> About this task: What you write should be the line containing "Both outward-drifting and" followed by every line after it to the end of the listing, exactly as given, and nothing more.

> Recorded information:

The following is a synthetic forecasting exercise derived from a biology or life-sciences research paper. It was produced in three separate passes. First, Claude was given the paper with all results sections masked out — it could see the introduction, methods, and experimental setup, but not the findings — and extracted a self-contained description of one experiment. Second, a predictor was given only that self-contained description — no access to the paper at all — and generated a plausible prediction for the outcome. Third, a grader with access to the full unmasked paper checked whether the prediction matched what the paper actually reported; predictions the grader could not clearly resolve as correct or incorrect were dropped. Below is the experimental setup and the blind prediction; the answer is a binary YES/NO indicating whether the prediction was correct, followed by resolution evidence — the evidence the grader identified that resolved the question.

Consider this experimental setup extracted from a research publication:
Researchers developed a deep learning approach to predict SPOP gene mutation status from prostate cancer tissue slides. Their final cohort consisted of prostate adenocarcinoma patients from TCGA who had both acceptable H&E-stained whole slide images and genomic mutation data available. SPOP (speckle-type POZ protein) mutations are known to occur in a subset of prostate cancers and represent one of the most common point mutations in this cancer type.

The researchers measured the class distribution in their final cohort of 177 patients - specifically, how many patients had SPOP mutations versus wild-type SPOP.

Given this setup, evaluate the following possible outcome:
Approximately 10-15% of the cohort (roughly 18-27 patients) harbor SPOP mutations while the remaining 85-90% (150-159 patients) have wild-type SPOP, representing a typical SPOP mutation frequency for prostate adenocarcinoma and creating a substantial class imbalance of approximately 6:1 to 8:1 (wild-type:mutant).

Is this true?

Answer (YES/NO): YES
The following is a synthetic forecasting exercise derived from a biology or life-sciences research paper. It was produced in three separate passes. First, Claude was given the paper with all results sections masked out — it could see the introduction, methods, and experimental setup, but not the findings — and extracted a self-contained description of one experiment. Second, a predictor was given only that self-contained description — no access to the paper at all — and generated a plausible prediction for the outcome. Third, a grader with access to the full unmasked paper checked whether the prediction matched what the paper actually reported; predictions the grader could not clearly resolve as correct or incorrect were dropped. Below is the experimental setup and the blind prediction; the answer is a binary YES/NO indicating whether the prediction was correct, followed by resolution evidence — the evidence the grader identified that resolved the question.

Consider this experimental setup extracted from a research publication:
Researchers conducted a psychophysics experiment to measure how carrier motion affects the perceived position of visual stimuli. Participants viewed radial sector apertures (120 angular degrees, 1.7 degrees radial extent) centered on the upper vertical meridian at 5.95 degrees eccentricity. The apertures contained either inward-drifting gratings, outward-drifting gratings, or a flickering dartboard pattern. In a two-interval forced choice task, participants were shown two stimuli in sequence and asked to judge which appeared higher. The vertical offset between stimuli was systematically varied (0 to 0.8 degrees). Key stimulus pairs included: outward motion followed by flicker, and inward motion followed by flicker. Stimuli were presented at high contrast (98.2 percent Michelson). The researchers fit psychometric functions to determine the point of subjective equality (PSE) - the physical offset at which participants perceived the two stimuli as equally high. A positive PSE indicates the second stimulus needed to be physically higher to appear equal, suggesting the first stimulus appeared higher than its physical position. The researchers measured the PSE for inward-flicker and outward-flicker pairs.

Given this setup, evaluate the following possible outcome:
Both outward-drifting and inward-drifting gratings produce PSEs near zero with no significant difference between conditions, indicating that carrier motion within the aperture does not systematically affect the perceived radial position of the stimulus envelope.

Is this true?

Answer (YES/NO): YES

> Written solution:
Both outward-drifting and inward-drifting gratings produce PSEs near zero with no significant difference between conditions, indicating that carrier motion within the aperture does not systematically affect the perceived radial position of the stimulus envelope.

Is this true?

Answer (YES/NO): YES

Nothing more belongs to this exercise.